[REQUEST]:
Retype every row below word for word, keeping each one's original spelling, punctuation, and script.

[DATA PROVIDED]:
• • • • •

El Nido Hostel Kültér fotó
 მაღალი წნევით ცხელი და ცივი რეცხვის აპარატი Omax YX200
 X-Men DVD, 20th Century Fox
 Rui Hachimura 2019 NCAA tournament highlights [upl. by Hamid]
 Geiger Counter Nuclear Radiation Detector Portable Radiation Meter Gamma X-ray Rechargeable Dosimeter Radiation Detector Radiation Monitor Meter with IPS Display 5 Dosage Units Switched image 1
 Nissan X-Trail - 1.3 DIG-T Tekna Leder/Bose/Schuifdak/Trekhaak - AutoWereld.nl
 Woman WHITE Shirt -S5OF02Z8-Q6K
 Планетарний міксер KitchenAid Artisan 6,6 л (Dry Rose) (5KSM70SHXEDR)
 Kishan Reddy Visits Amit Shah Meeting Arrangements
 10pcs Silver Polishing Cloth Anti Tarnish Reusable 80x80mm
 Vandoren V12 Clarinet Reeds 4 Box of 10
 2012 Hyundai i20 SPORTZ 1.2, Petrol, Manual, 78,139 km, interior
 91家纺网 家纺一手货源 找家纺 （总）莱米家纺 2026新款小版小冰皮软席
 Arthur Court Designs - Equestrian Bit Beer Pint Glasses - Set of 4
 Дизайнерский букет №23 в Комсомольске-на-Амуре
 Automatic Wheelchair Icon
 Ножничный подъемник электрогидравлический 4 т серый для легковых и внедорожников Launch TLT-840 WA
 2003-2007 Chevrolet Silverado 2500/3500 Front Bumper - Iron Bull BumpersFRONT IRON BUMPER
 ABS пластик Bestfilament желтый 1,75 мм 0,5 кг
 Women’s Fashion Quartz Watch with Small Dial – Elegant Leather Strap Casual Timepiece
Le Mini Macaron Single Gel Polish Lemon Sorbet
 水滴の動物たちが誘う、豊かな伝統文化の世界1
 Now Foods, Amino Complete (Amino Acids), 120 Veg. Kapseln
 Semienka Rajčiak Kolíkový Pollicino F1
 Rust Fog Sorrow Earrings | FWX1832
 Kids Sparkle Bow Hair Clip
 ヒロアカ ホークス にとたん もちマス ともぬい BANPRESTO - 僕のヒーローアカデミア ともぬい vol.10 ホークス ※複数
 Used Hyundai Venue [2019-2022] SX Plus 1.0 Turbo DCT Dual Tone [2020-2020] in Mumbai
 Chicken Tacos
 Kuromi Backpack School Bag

• • • • •

[RESPONSE FOR THIS EXERCISE]:
El Nido Hostel Kültér fotó
 მაღალი წნევით ცხელი და ცივი რეცხვის აპარატი Omax YX200
 X-Men DVD, 20th Century Fox
 Rui Hachimura 2019 NCAA tournament highlights [upl. by Hamid]
 Geiger Counter Nuclear Radiation Detector Portable Radiation Meter Gamma X-ray Rechargeable Dosimeter Radiation Detector Radiation Monitor Meter with IPS Display 5 Dosage Units Switched image 1
 Nissan X-Trail - 1.3 DIG-T Tekna Leder/Bose/Schuifdak/Trekhaak - AutoWereld.nl
 Woman WHITE Shirt -S5OF02Z8-Q6K
 Планетарний міксер KitchenAid Artisan 6,6 л (Dry Rose) (5KSM70SHXEDR)
 Kishan Reddy Visits Amit Shah Meeting Arrangements
 10pcs Silver Polishing Cloth Anti Tarnish Reusable 80x80mm
 Vandoren V12 Clarinet Reeds 4 Box of 10
 2012 Hyundai i20 SPORTZ 1.2, Petrol, Manual, 78,139 km, interior
 91家纺网 家纺一手货源 找家纺 （总）莱米家纺 2026新款小版小冰皮软席
 Arthur Court Designs - Equestrian Bit Beer Pint Glasses - Set of 4
 Дизайнерский букет №23 в Комсомольске-на-Амуре
 Automatic Wheelchair Icon
 Ножничный подъемник электрогидравлический 4 т серый для легковых и внедорожников Launch TLT-840 WA
 2003-2007 Chevrolet Silverado 2500/3500 Front Bumper - Iron Bull BumpersFRONT IRON BUMPER
 ABS пластик Bestfilament желтый 1,75 мм 0,5 кг
 Women’s Fashion Quartz Watch with Small Dial – Elegant Leather Strap Casual Timepiece
Le Mini Macaron Single Gel Polish Lemon Sorbet
 水滴の動物たちが誘う、豊かな伝統文化の世界1
 Now Foods, Amino Complete (Amino Acids), 120 Veg. Kapseln
 Semienka Rajčiak Kolíkový Pollicino F1
 Rust Fog Sorrow Earrings | FWX1832
 Kids Sparkle Bow Hair Clip
 ヒロアカ ホークス にとたん もちマス ともぬい BANPRESTO - 僕のヒーローアカデミア ともぬい vol.10 ホークス ※複数
 Used Hyundai Venue [2019-2022] SX Plus 1.0 Turbo DCT Dual Tone [2020-2020] in Mumbai
 Chicken Tacos
 Kuromi Backpack School Bag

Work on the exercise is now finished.